Since Minister has written about Malaysia, I shall do so to albeit in a different vein.
The Malaysian Government will respond to wild and baseless allegations raised by bloggers in cyberspace.
When will it be Singapore's turn?
So far, politicians who blog have steered clear of this. Often, I see and read what things that appear in mainstream media replying to what I write online.
In fact, recently, a writer from The Straits Times had suggested the convergence of online media and mainstream media. This would allow a free flow of content between the two. I am unsure of the effectiveness of such a suggestion though.
Many young Singaporeans do not read the newspapers nor keep in touch on current affairs in Singapore. Is the answer to engage online?

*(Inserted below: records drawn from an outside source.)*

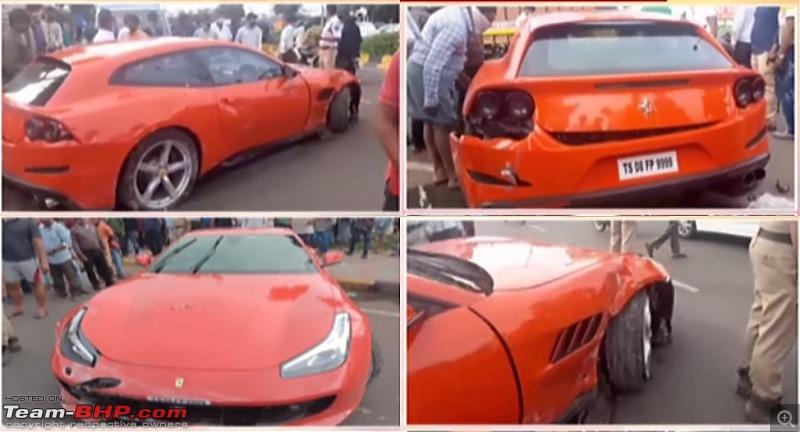 Supercar & Import Crashes in India-ferrari.jpg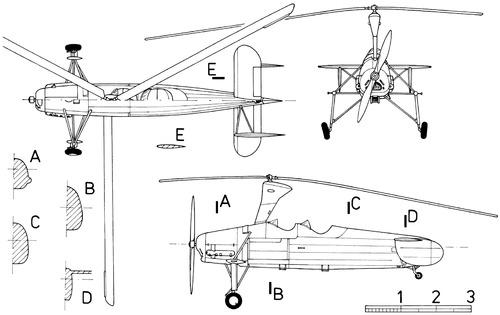 Blueprints > Helicopters > Helicopters H-M > Kayaba Ka-1
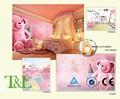 Quente se sentir rosa urso 3d papel de parede mural para kids room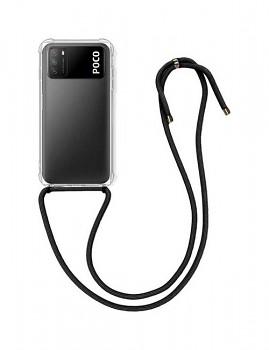 Zadní silikonový kryt na Xiaomi Poco M3 s černou šňůrkou průhledný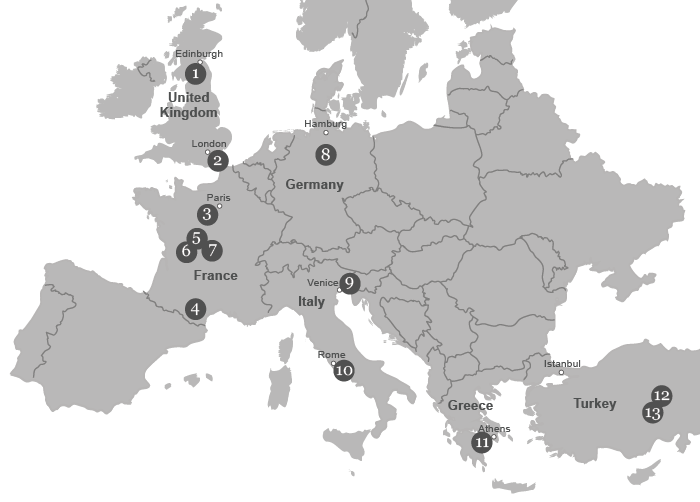 map of europe with sites visited by authors
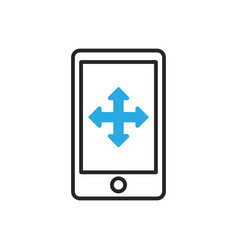Smartphone icon mobile move gesture vector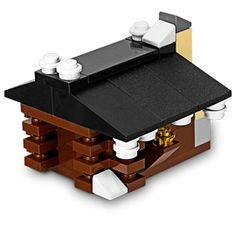 Log Cabin mini build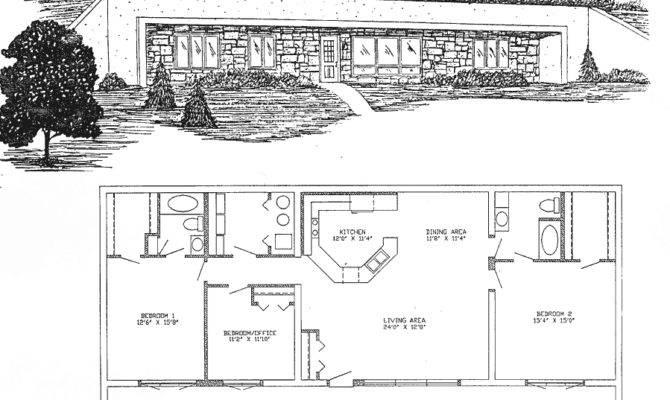 Underground House Plans Home Cabin Decor Pinterest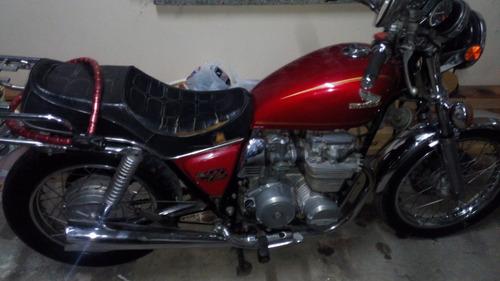 honda cb 650 costom mod 1980 origen japon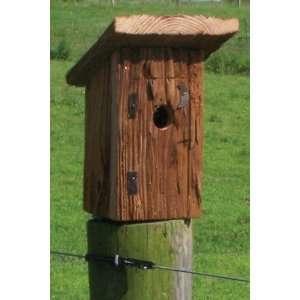 Wholesale Birdhouse Shower Curtain,Buy Cheap Birdhouse Shower
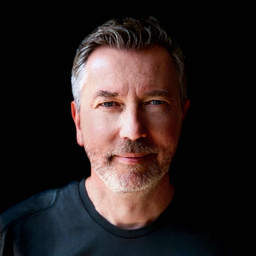 Andreas Weidner - Konrad Knoblauch GmbH - Markdorf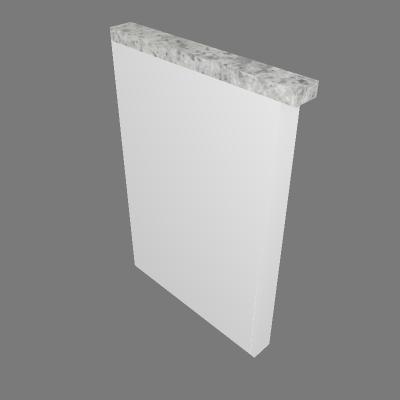 Pilaster (PIL3)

It is a plausible solution but to what extent it would work is still a big question mark.
Further, many laws that apply online and offline may deter bloggers from fully expressing their views. This is because of the invisible line that should not be crossed. Take for example the Malaysian blogger Raja Petra had crossed that line and was dealt with. In Singapore, one is well aware of the invisible out-of-bound markers that in place. I remember reading what Minister George Yeo had said about the invisible OB markers in the past - you would not know what things people might come up with and hence there are these OB markers in place. The presence of these OB markers are dangerous because anything that is mild may be construed as something intentional and damaging against the greater good of society.
Just like how the game is played in politics.

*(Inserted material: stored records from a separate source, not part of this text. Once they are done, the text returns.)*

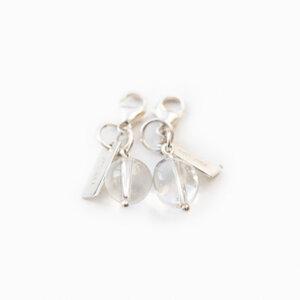 Charms Semi precious stone 925 Silver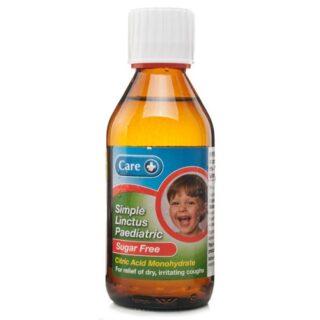 Care-Simple-Linctus-Paediatric-Sugar-Free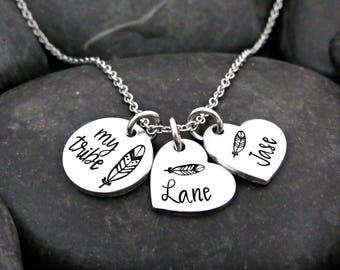 Mother's Necklace - My Tribe - Personalized with Names - Mother's Day - Mom Jewelry - Gift for Mom - Hearts - Feathers - Native American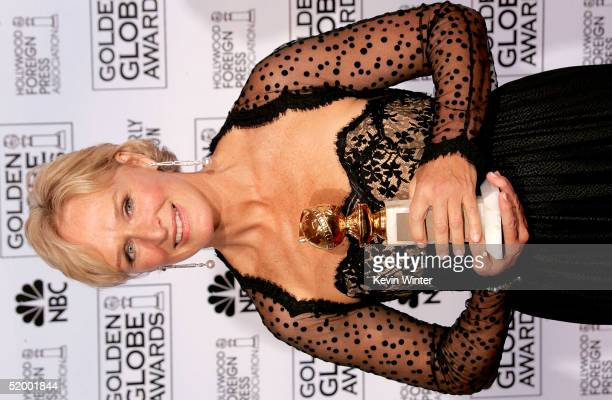 Actress Glenn Close poses with her award for Best Performance by an Actress in a MiniSeries or Made for TV Movie during the 62nd Annual Golden Globe...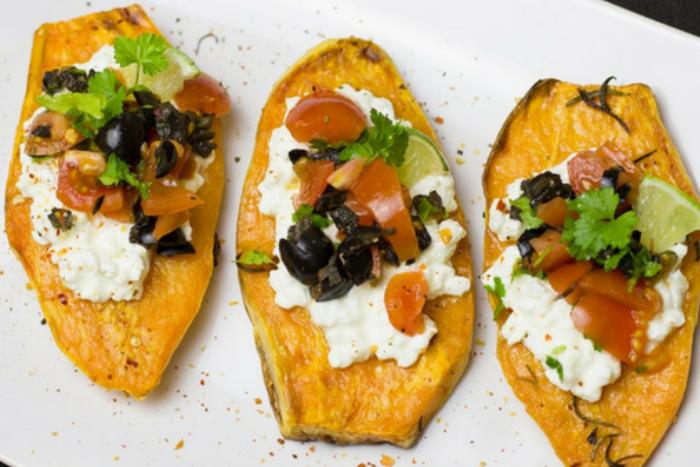 10 leukste verstopte groente-ideeen - Zoete-aardappel-toastjes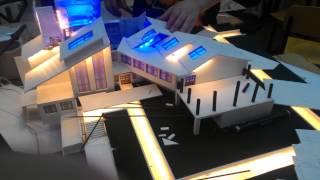 Создание(этапы разработки) архитектурного макета творческой дачи с подсветкой(, 2015-05-24T13:38:52.000Z)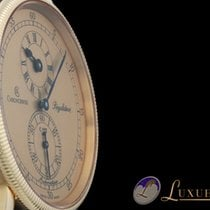Chronoswiss Regulateur Lion Edition Automatik 18kt Rotgold...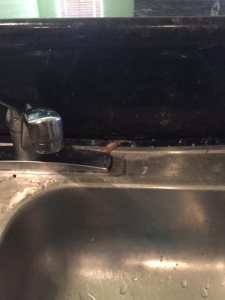 Kitchen Plumbing Cover Photo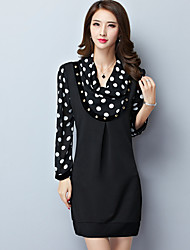 Women's Plus Size/Casual/Daily Simple Shift Dress,Polka Dot Cowl Above Knee Long Sleeve Blue/Black Rayon/Polyester Fall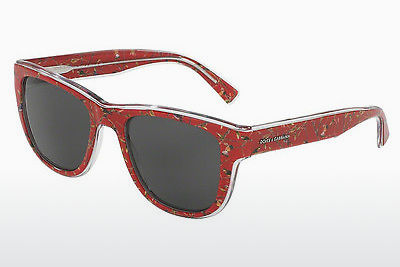Ophthalmic Glasses Dolce & Gabbana DG4284 305487 - Red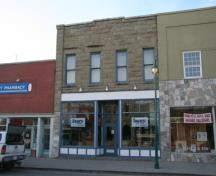 R.T. Barker Building, Fort Macleod (2008); Alberta Culture and Community Spirit, Historic Resources Management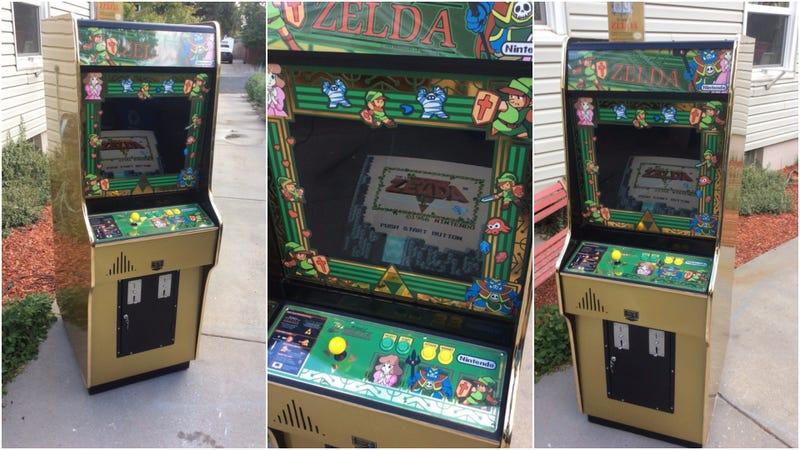 The Zelda Arcade Cabinet We Deserved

Recently, I went to view Matthew Ngui's work at the National Museum. I was invited for the opening by my colleagues. Matthew's work is about different points of view and has some political undertones on one's view on democracy. In some sense, it is about pluralism (where individuals have different points of views). I hope he was not trying to portray the rigidness and one-sided view of things.
He also talked about practicality and working within boundaries as opposed to breaking out of boundaries (which I think would be more creative). But at least he tries to do something within legal boundaries rather than stay silent.
And that is what I think may be lacking here. Let's try to push it bit by bit. Until we are finally told to stop.
This is sort of like the incrementalism ideology of public policy. But that is another thing altogether.